-- Source text follows --

How To Ensure That Your Life Sucks

With the start of the year comes a glut of articles, posts, and inspiration about how to make this the BEST YEAR EVER! Don’t get me wrong, I love both creating and consuming this kind of stuff, and do so like it’s going out of style. However, sometimes we need a little hit of reverse psychology to really get it!

How To Ensure That Your Life Sucks

 

 KEEP TALKING ABOUT YOUR PROBLEMS

Pay a lot of attention to the things in your life that are not going well or are causing you a lot of pain. Look at what you dislike and make a big energetic noise about it. Notice it, focus on it, and talk to your friends about it. Complain loudly and vehemently! Even come up with a little comedy routine about it, so that you are rewarded for your “funny” misery drill. Make a habit of thinking about it first thing in the morning, and last thing before you go to bed. Allow yourself to dwell and wallow.

 BE SELF-CENTERED

This one is crucial. Make sure that you spend a lot of time thinking about yourself, and especially the many ways in which your needs are not getting met. Make your problems more important than other people’s problems, and be sure to position yourself as a victim who others cannot possibly understand. Don’t help others, never do anything unless you know you will get something back, and always be too proud and stubborn to accept outside assistance.

 DON’T DISRUPT YOUR NEGATIVE THUGHTS

Let them lead you down the trail! If you want your life to suck, it is essential that you give your negative thoughts as much time as they ask for. Make sure you don’t interrupt them by doing pesky things like meditating, helping other people, putting your energy into creative things, watching something that makes you laugh, practicing gratitude, or anything else that makes you feel good.

 IGNORE SPIRITUAL AND ENERGETIC PRACTICES

Just say no to looking after yourself. Refuse to take responsibility for your spiritual, energetic, and emotional health. Even though you know that you need spiritual and energetic practices, bury your head in the sand. Refuse to do them. Procrastinate like a pro! Come up with excuses as to why you shouldn’t bother or don’t have time. And for God’s sake, don’t do the Magical Morning Practice!

 SPEND TIME WITH MISERABLE PEOPLE

Only surround yourself with people who dwell in low vibrations. Invite them into your space and let them suck up your time with their negative energy and sad, disempowering stories. Ask for more details when something goes wrong. Never encourage them to reconsider the way they think about things. Allow their beliefs to color your beliefs. Spend a lot of time talking with them about the ways in which men, society, and life are all designed to make your life hard and unpleasant.

 PAY ATTENTION TO CRITICS

Put a lot of stock in what other people say, but particularly those who are professional critics or trolls. Few things will make your life suck more than listening to what people who have never created anything or taken a chance have to say. If you look at someone’s life and there is nothing in it that inspires or excites you, you should definitely take what they say as gospel!

 DON’T EXERCISE

God no. Why would you do that to yourself? Why would you want a strong heart, lungs and bones, clear arteries, lower blood sugar, a healthier weight, regulated blood pressure, or to prevent cancer? Why would you want to release endorphins — the “feel good” chemical — for free? Fuck that. Far better to drink, smoke, take drugs, shop, and eat sugar to try to feel better.

 SAY NO TO NEW OPPORTUNITIES

Whatever you do, don’t take any risks. Play small and be afraid. Stay in your house and don’t accept invitations. Don’t try to push any boundaries or do things differently. It’s important to stick to your routine, especially if it’s so boring that you kind of want to die.

 SAY YES WITHOUT BOUNDARIES

…But be sure to make yourself overly emotionally available to people who have no qualms about demanding it. Run yourself ragged helping them out, giving them a place to stay, cooking for them and cleaning up after them, accepting all kinds of bullshit behavior, and then — this is essential — blame yourself for feeling resentful. This is the perfect cherry on top of a poisonous sundae!

-- Source text concluded --

* What to do *
[a] Answer these from the article on ensuring that your life sucks:
(i) Which named practice does the section on ignoring spiritual and energetic practices specifically say not to do?
(ii) How does the exercise section describe endorphins?
(iii) In the section on paying attention to critics, whose words does the text say to pay particular attention to?
[b] Return the passage of the article on ensuring that your life sucks from "Put a lot of" to "say as gospel!".
[c] According to the article on ensuring that your life sucks, why should a person come up with a little comedy routine about their problems?
The records that follow the article come from a separate source.

-- Record excerpts follows --

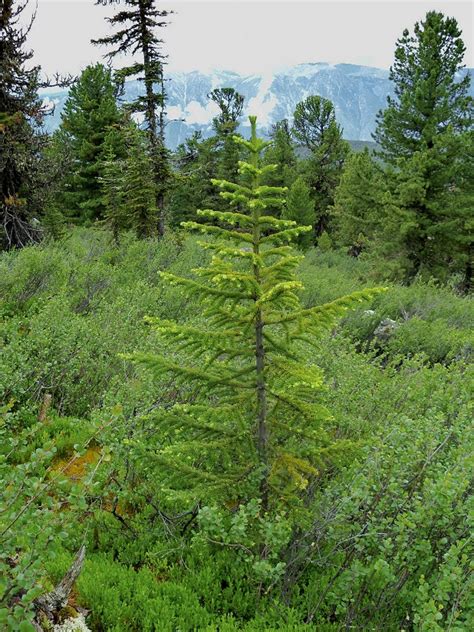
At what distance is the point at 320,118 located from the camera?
99.3ft

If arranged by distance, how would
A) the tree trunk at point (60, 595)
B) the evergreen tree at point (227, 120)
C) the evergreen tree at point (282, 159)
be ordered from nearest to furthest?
the tree trunk at point (60, 595) < the evergreen tree at point (282, 159) < the evergreen tree at point (227, 120)

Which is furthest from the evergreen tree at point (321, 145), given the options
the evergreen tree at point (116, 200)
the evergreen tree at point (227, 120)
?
the evergreen tree at point (116, 200)

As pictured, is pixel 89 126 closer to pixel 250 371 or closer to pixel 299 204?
pixel 299 204

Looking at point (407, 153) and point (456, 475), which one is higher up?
point (407, 153)

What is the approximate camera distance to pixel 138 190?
49.9ft

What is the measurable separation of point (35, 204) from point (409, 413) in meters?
12.8

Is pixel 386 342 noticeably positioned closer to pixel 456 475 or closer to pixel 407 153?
pixel 456 475

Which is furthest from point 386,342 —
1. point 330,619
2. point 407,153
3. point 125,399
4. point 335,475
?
point 407,153

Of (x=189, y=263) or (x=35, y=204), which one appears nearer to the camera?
(x=189, y=263)

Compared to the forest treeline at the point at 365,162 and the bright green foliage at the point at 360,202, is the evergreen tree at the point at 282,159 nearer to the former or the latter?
the bright green foliage at the point at 360,202

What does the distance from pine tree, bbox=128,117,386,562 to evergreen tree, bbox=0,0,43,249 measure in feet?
37.5

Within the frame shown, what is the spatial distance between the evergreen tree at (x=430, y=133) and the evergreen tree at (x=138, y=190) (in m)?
8.69

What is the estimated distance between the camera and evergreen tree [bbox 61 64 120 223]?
81.8 ft

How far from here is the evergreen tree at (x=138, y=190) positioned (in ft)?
47.8
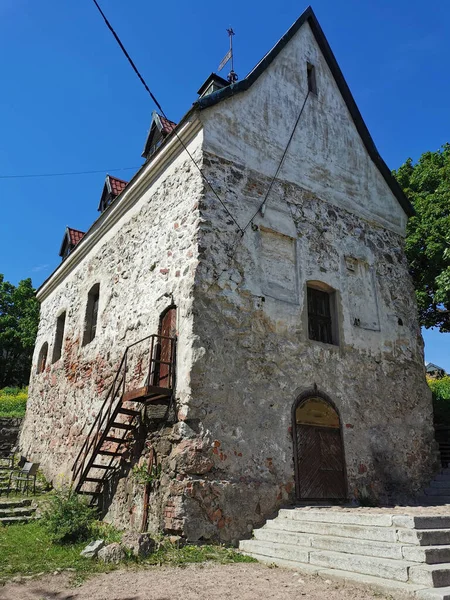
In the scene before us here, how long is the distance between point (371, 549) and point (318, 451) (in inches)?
142

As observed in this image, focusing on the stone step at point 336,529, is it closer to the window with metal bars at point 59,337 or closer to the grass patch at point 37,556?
the grass patch at point 37,556

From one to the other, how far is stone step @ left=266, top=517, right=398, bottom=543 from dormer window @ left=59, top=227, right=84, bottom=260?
13.2 meters

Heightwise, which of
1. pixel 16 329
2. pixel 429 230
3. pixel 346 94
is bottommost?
pixel 429 230

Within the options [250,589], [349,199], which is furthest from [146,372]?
[349,199]

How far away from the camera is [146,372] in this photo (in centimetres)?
988

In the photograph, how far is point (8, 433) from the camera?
718 inches

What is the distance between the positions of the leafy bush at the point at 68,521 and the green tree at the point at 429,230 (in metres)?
11.9

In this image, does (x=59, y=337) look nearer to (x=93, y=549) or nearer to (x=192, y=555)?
(x=93, y=549)

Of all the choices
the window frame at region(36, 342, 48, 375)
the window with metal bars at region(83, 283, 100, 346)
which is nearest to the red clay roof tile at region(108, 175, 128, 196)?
the window with metal bars at region(83, 283, 100, 346)

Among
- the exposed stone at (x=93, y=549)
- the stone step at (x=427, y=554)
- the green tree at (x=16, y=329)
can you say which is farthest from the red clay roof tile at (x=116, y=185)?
the green tree at (x=16, y=329)

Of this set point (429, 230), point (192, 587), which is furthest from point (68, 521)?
point (429, 230)

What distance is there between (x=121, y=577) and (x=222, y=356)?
384 centimetres

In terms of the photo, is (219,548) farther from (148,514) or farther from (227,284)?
(227,284)

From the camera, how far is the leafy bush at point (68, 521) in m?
7.87
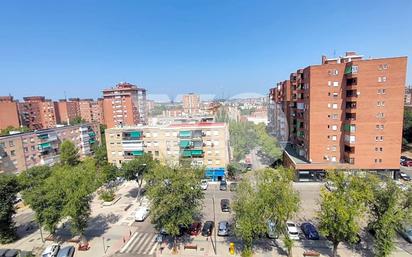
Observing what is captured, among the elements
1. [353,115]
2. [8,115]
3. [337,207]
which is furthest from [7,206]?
[8,115]

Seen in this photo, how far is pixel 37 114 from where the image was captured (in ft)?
253

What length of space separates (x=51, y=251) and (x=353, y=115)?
36348mm

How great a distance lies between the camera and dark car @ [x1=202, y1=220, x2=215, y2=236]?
2125 centimetres

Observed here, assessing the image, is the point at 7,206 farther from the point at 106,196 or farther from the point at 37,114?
the point at 37,114

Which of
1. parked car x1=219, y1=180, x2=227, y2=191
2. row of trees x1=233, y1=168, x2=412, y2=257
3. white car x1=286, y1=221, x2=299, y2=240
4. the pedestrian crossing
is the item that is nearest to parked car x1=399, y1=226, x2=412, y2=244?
row of trees x1=233, y1=168, x2=412, y2=257

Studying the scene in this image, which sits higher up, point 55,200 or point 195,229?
point 55,200

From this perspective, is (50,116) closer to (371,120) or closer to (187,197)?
(187,197)

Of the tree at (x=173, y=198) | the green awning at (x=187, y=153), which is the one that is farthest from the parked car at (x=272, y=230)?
the green awning at (x=187, y=153)

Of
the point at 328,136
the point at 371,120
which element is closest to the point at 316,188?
the point at 328,136

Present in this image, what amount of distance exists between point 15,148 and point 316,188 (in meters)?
48.3

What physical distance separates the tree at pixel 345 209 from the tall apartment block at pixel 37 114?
8373 centimetres

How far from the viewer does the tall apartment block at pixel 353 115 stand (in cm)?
2920

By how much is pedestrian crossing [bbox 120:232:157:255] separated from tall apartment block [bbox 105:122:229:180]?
14.6 m

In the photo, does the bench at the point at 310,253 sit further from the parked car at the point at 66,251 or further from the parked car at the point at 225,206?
the parked car at the point at 66,251
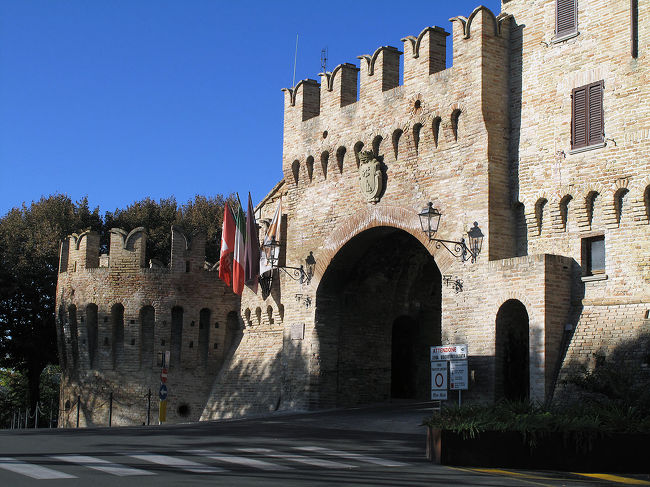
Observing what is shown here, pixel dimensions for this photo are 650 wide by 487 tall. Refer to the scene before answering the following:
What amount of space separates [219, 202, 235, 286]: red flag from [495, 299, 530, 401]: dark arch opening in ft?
40.1

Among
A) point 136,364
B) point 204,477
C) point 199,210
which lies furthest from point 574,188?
point 199,210

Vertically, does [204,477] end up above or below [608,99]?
below

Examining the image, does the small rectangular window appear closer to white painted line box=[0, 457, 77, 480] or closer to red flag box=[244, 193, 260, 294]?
red flag box=[244, 193, 260, 294]

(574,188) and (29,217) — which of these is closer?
(574,188)

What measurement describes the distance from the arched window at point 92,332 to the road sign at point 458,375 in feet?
51.7

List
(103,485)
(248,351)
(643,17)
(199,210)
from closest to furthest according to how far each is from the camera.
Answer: (103,485), (643,17), (248,351), (199,210)

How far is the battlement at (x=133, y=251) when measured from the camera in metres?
32.2

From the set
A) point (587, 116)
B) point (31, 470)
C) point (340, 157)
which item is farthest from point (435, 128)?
point (31, 470)

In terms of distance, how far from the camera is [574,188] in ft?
67.4

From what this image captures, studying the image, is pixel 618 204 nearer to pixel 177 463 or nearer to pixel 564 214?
pixel 564 214

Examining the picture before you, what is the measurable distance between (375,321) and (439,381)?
7615 millimetres

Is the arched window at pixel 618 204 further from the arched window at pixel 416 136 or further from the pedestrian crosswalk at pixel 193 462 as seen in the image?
the pedestrian crosswalk at pixel 193 462

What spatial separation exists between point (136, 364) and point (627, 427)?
21.1 metres

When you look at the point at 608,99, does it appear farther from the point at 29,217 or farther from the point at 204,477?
the point at 29,217
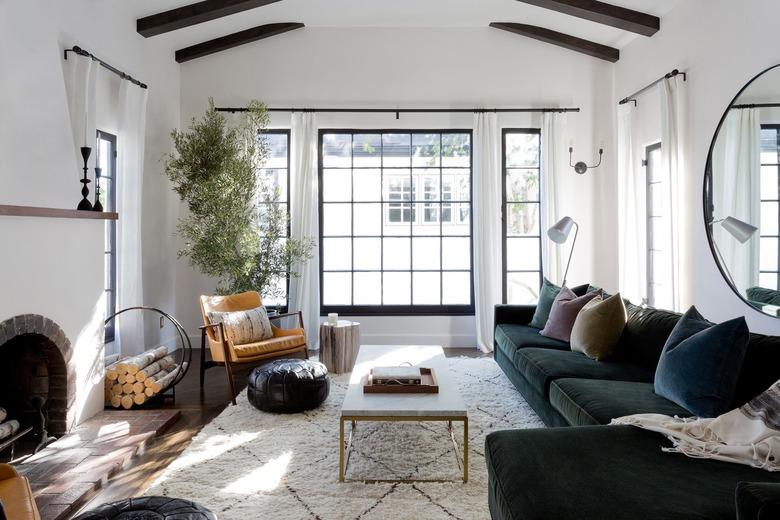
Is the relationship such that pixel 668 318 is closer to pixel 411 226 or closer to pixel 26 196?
pixel 411 226

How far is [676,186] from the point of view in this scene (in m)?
4.70

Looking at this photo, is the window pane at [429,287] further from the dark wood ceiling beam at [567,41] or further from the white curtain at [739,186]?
the white curtain at [739,186]

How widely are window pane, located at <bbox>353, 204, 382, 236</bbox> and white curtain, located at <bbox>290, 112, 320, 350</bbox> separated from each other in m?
0.56

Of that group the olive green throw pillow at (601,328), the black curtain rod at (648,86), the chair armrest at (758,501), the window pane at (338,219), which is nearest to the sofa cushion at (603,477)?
the chair armrest at (758,501)

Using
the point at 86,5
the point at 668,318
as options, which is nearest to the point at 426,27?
the point at 86,5

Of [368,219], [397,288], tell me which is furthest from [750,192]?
[368,219]

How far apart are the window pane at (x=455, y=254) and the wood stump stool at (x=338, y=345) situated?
1844mm

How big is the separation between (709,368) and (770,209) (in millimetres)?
1739

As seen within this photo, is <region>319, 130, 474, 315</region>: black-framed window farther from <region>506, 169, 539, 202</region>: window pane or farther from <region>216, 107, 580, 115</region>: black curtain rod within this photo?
<region>506, 169, 539, 202</region>: window pane

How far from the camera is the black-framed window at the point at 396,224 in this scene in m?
6.36

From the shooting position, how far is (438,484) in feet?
9.04

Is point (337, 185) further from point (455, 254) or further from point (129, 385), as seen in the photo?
point (129, 385)

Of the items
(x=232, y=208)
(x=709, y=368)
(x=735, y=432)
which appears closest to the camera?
(x=735, y=432)

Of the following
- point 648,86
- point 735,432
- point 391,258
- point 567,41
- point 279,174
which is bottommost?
point 735,432
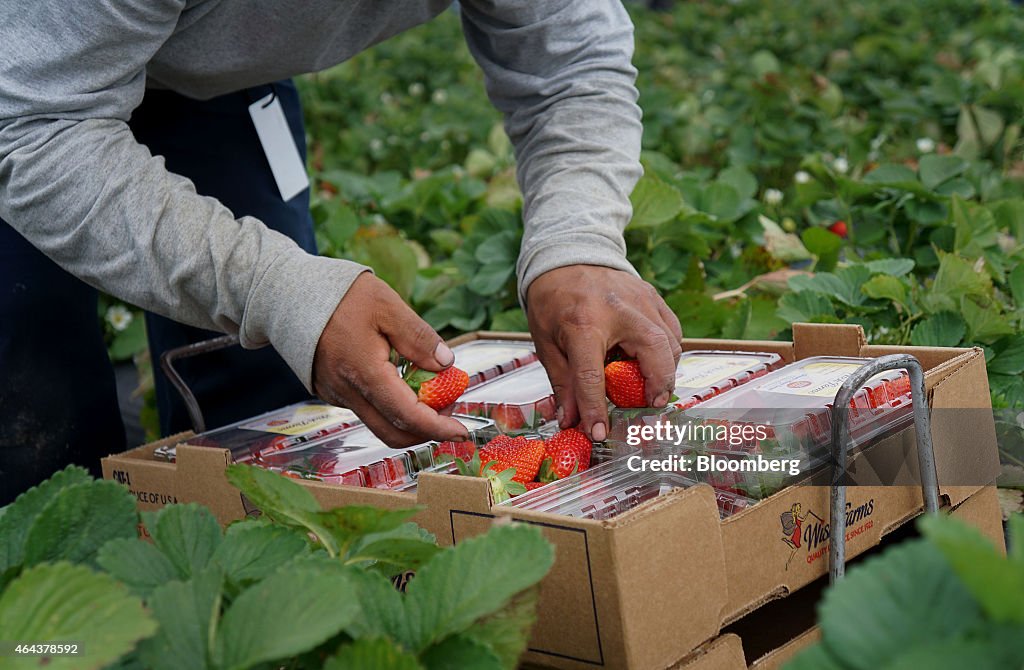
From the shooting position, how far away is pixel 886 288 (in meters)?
1.88

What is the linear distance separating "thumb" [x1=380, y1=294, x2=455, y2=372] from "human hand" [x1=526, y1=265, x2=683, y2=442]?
0.18 meters

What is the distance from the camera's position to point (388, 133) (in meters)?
4.50

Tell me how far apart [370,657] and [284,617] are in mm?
60

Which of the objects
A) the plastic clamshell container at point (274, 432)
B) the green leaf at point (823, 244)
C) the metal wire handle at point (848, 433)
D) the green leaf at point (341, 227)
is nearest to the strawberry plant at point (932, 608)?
the metal wire handle at point (848, 433)

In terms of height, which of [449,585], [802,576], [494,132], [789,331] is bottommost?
[802,576]

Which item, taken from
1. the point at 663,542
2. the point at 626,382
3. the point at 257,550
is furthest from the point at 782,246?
the point at 257,550

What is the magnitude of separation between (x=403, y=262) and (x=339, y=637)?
1.64 metres

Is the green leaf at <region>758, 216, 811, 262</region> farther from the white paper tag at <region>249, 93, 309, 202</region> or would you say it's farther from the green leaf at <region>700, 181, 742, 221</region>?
the white paper tag at <region>249, 93, 309, 202</region>

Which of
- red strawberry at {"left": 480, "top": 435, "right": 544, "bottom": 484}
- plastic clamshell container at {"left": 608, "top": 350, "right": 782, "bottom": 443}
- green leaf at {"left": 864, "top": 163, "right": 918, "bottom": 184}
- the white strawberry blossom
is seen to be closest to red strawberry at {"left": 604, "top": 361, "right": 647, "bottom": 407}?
plastic clamshell container at {"left": 608, "top": 350, "right": 782, "bottom": 443}

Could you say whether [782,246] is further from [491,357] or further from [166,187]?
[166,187]

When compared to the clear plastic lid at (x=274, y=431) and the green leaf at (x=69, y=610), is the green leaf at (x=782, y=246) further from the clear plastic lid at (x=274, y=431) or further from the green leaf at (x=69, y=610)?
the green leaf at (x=69, y=610)

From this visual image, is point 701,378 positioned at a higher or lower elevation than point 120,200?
lower

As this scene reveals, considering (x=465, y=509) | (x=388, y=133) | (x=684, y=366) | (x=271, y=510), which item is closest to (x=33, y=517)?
(x=271, y=510)

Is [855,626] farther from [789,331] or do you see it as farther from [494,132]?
[494,132]
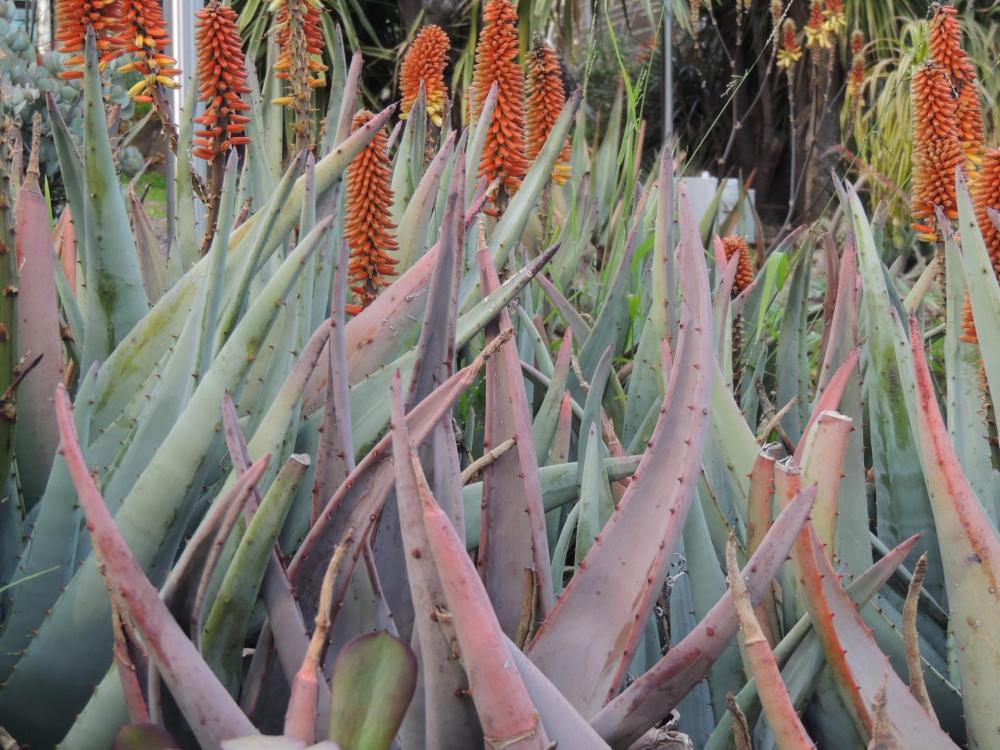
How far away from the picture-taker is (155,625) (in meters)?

-- Record excerpts concluded --

* Expected outputs *
[a]
(i) The Magical Morning Practice.
(ii) As the "feel good" chemical.
(iii) Those of professional critics or trolls.

[b]
Put a lot of stock in what other people say, but particularly those who are professional critics or trolls. Few things will make your life suck more than listening to what people who have never created anything or taken a chance have to say. If you look at someone’s life and there is nothing in it that inspires or excites you, you should definitely take what they say as gospel!

[c] The routine means the person is rewarded for their "funny" misery drill.